You will find that retirement is like getting married again. You will need goodwill and good communication to work out any difficulties.
You will need to be pro-active and discuss your expectations and needs and if necessary you should seek professional help.
You also need to adjust to the inevitable changes that retirement brings.
DEVELOP OTHER SUPPORT SYSTEMS
Taljaard says you not only depend on your family in retirement but should expand your circle of friends. This can be done by getting involved in your community, for example by doing voluntary work or joining interest clubs.
VOLUNTARY WORK
Taljaard says many people shy away from doing voluntary work as they are afraid of becoming too involved. But voluntary work can be "immensely rewarding and can make you new friends".
Retired people have built up a lifetime of skills that could be appreciated and used in many areas.
However, you need to establish a number of issues before volunteering to ensure that you will be happy in the work you do. These issues include:
* Establishing which organisations require volunteers and which interest you;
* What sort of work is involved and will it interest you;
* Who you will work with and whether you will get on with the people;
* What will be expected of you;
* When will you be needed and for how long; and
* Will your expenses be paid.
EMPLOYMENT AFTER RETIREMENT
Taljaard says there is no reason why you should not seek paid employment after retirement but you must be realistic about why you are taking a new job. Factors you need to take into account include:
* The reason. For example is it because you need the income or because you do not want to become bored?
* Your skills. Make a list of the skills you have as you may find that many other jobs will open up to you;
* Investigate. Talk to people who could help you in making a choice; and
* New skills. Don't be afraid to spend a year or two developing new skills if you want to do something else or brushing up on your existing skills before setting out to get a post-retirement job.
LIVING ARRANGEMENTS
There can be many reasons for changing your current home in retirement.
Any change and move should be considered very carefully and you should not make any hasty decisions.
Issues to take into consideration include:
* Priorities.

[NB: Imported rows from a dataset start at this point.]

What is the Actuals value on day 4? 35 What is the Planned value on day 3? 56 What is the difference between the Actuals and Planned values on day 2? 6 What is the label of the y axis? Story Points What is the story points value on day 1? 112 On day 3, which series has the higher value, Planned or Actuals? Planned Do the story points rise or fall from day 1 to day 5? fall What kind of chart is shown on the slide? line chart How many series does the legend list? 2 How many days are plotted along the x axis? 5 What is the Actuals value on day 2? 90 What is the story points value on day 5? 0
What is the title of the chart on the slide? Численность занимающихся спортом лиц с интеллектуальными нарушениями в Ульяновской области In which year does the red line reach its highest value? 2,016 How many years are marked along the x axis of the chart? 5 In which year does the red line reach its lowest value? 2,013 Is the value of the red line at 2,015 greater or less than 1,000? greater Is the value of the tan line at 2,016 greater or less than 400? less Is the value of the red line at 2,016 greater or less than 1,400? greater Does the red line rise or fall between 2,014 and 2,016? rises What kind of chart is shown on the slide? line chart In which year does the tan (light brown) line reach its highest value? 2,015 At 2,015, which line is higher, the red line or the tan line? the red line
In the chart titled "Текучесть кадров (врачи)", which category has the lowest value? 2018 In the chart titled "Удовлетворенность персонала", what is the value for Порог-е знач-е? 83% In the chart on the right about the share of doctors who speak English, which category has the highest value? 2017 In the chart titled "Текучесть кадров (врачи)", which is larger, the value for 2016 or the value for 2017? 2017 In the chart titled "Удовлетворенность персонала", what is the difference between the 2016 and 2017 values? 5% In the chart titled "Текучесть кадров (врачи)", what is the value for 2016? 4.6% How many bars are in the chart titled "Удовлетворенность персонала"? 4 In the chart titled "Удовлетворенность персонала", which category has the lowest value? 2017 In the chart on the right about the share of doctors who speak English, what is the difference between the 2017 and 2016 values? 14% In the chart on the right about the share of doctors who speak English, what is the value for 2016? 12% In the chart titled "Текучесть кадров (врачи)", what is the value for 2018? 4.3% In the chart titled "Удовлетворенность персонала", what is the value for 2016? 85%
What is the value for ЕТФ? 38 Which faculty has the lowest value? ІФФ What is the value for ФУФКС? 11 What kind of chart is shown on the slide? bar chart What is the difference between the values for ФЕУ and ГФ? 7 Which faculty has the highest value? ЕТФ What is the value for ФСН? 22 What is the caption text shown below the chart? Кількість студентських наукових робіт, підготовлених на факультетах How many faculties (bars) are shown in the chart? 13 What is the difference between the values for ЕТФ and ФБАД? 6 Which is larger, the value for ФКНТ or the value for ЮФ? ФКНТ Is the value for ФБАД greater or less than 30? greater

For example do you want to live at the coast or in a retirement village; or nearer your children.
You should be careful of removing yourself from your environment where you have family, friends and a support system;
* Make joint decisions. You should compare questions and answers with your spouse; and
* Find a happy compromise between the various demands and considerations.
LEISURE TIME
Taljaard says you will have more leisure time to develop existing and new interests. It is important that you use leisure time to "join in and enjoy what life has to offer".